→ **Task details**: Restate verbatim the span of lines below between the line with "resting: 90%" and the line with "label granularity: sequence-level", including those two lines, and only that span.

Dataset entries

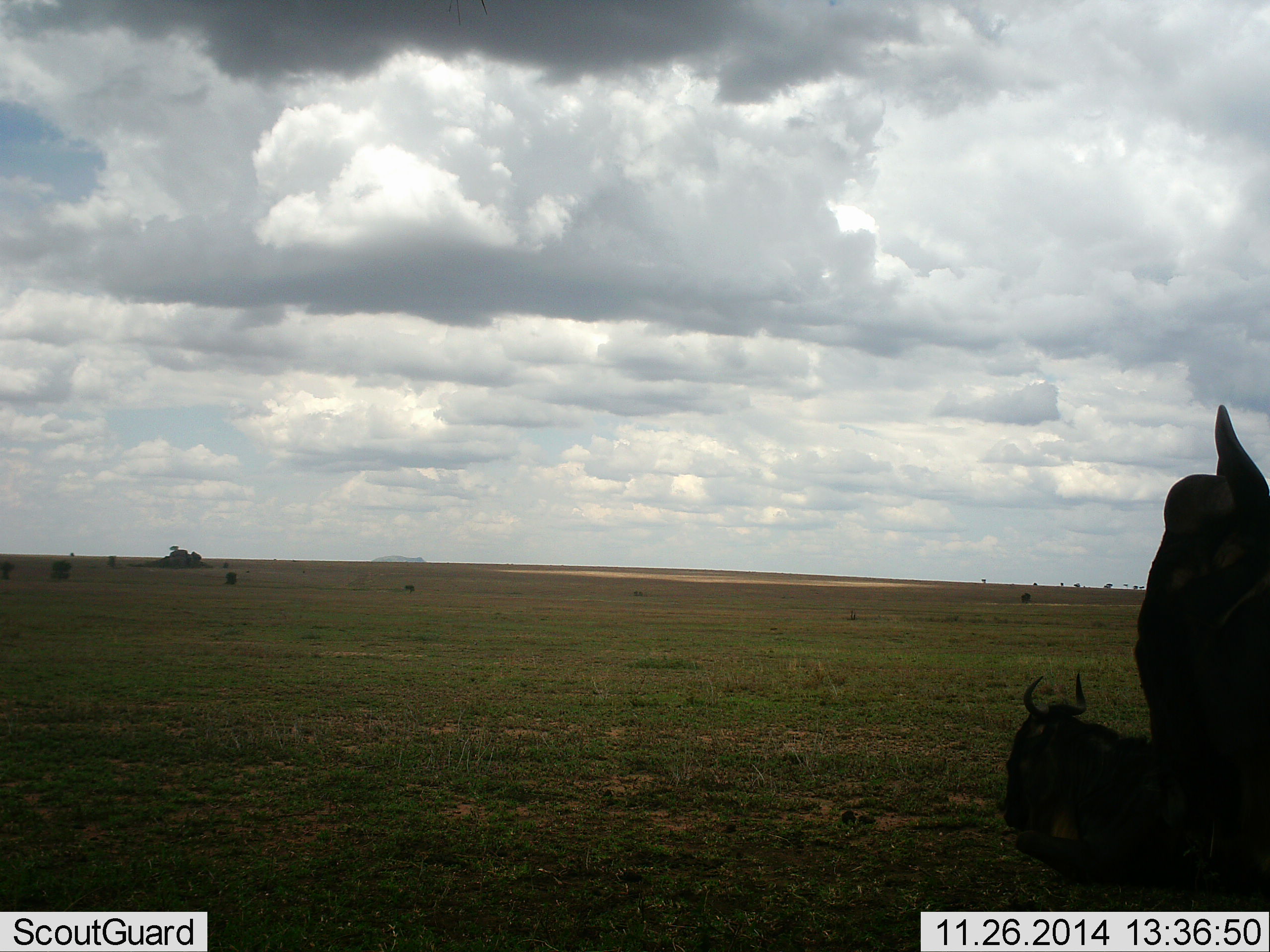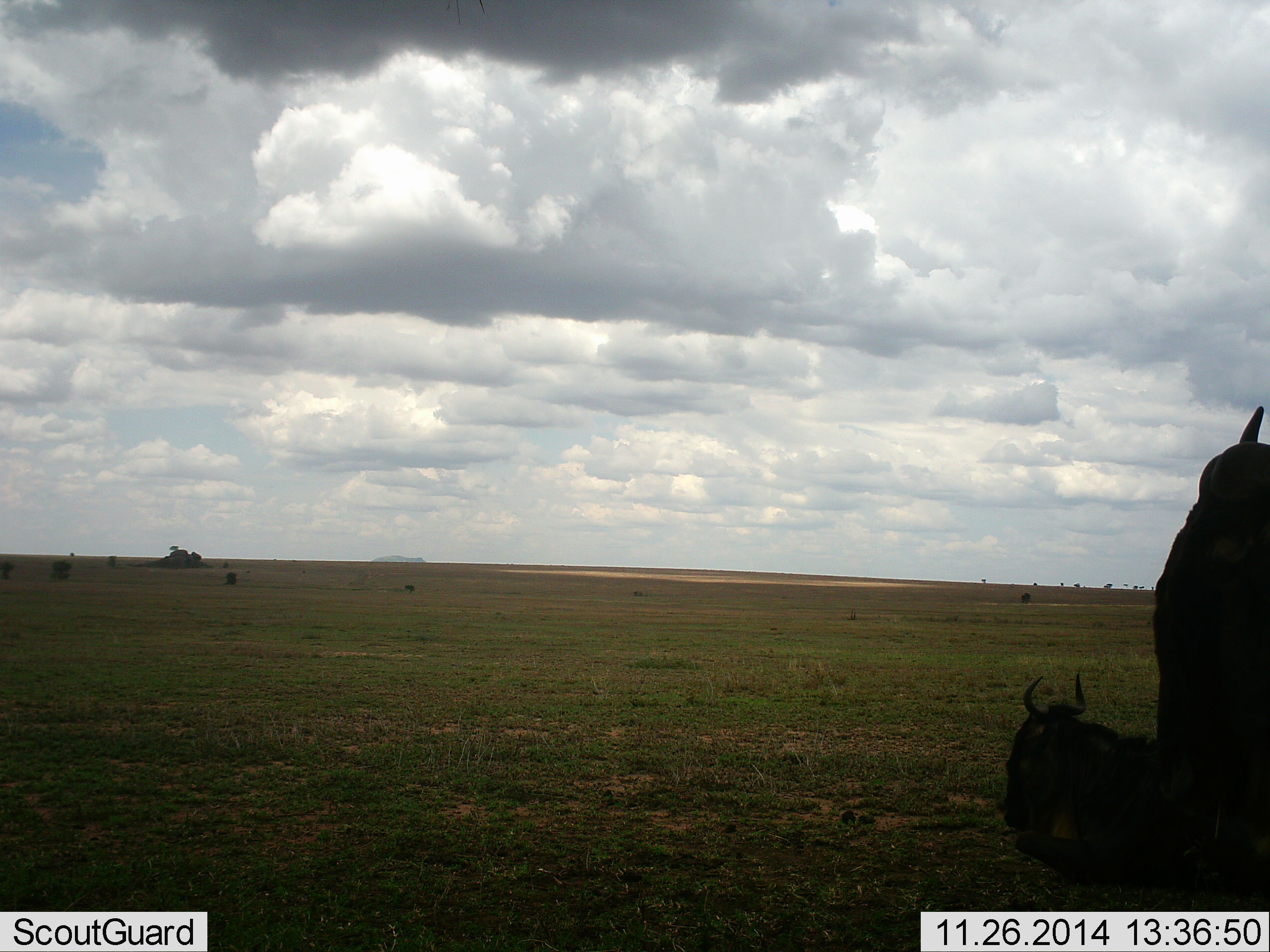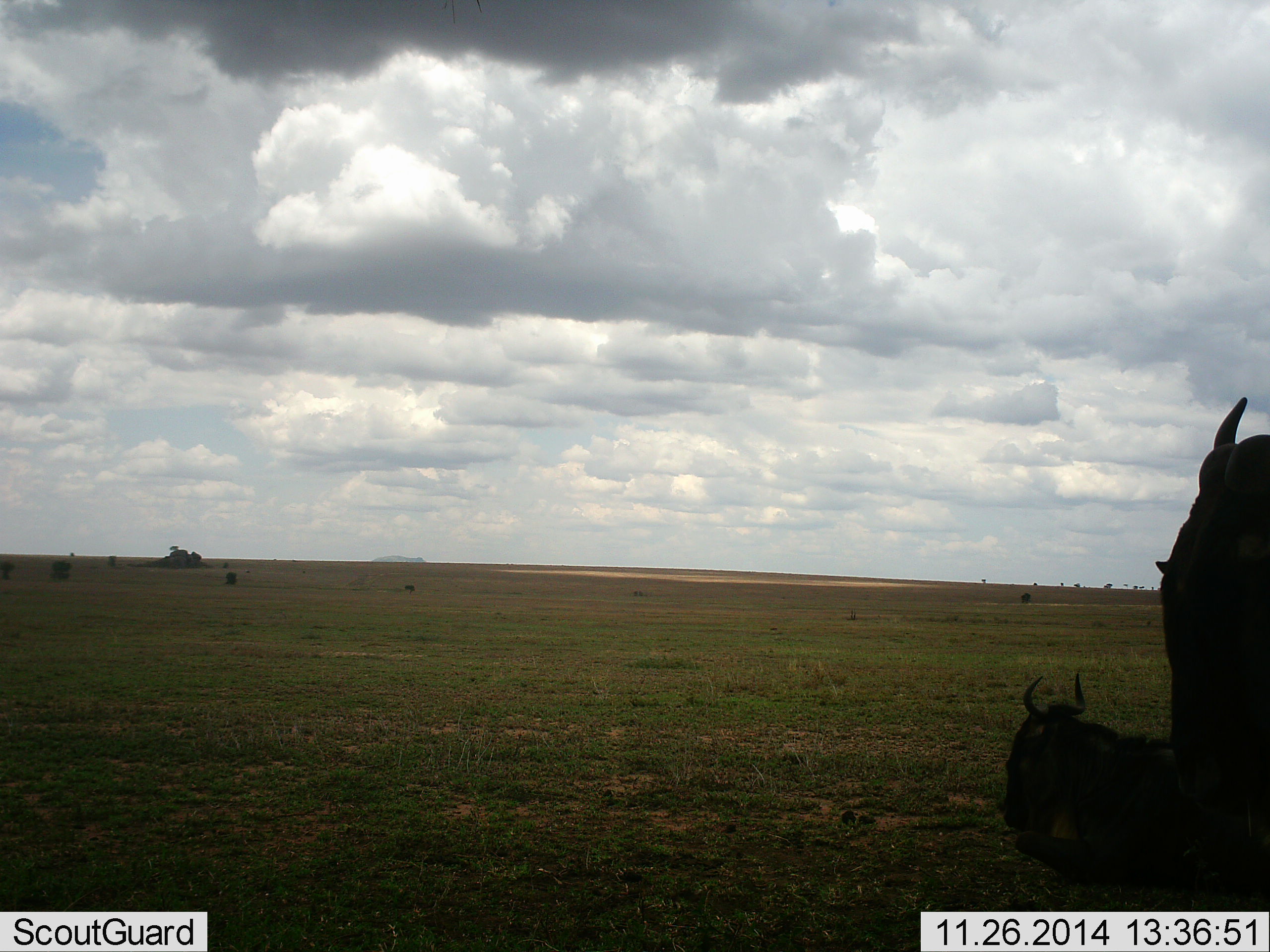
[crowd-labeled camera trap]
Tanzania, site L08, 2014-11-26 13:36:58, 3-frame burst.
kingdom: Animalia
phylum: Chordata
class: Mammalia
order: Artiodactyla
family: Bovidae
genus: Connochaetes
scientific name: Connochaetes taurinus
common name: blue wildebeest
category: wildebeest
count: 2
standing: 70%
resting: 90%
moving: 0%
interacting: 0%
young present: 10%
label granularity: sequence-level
==
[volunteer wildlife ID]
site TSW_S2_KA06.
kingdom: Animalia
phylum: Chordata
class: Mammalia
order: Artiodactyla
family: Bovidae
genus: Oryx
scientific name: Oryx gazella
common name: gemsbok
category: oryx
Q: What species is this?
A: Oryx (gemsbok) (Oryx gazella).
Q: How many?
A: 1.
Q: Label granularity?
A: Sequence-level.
...
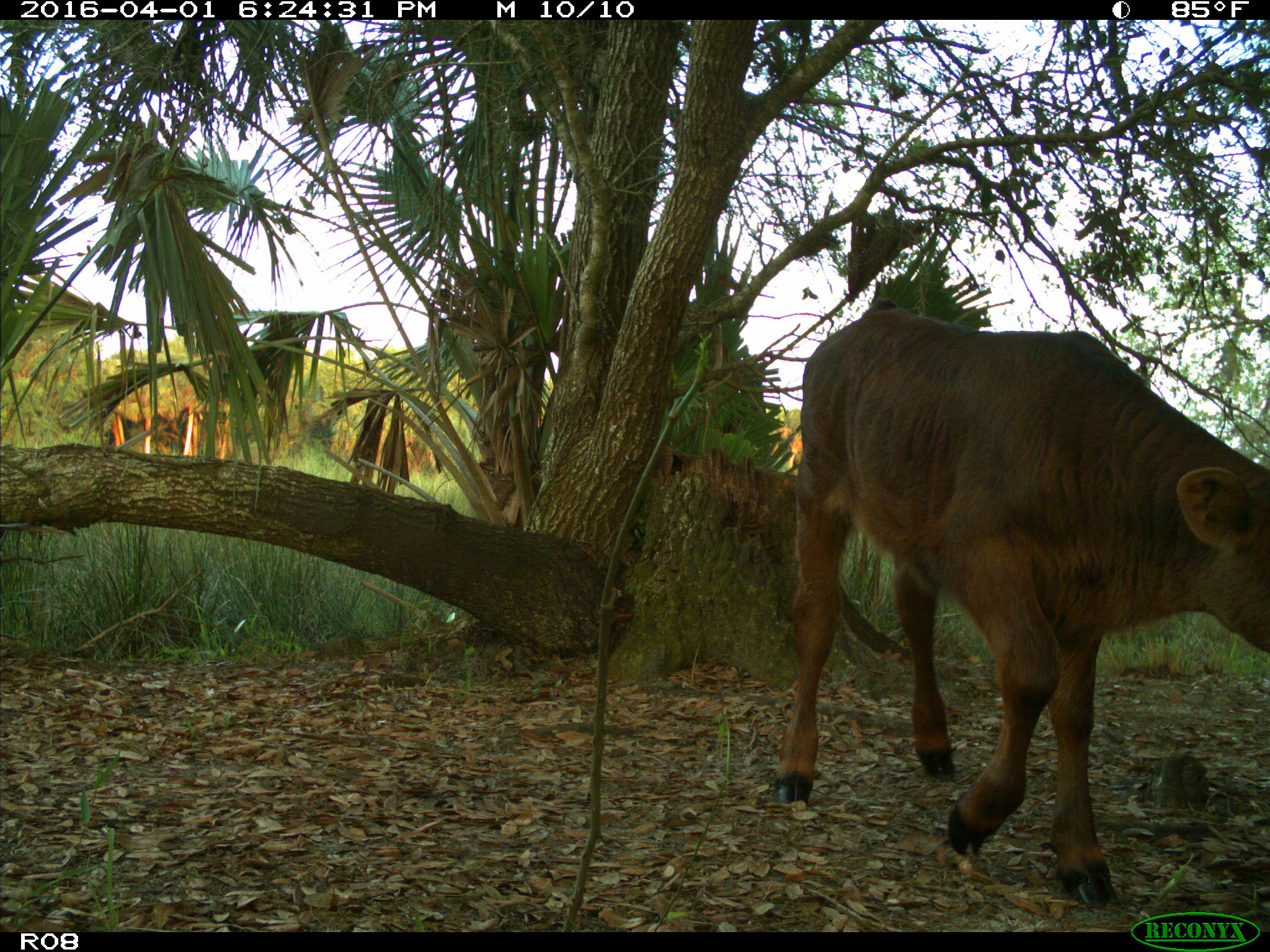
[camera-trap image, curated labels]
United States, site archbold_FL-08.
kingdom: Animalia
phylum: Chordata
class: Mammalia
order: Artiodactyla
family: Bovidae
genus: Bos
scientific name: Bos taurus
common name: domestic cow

→ **Result below**:
resting: 90%
moving: 0%
interacting: 0%
young present: 10%
label granularity: sequence-level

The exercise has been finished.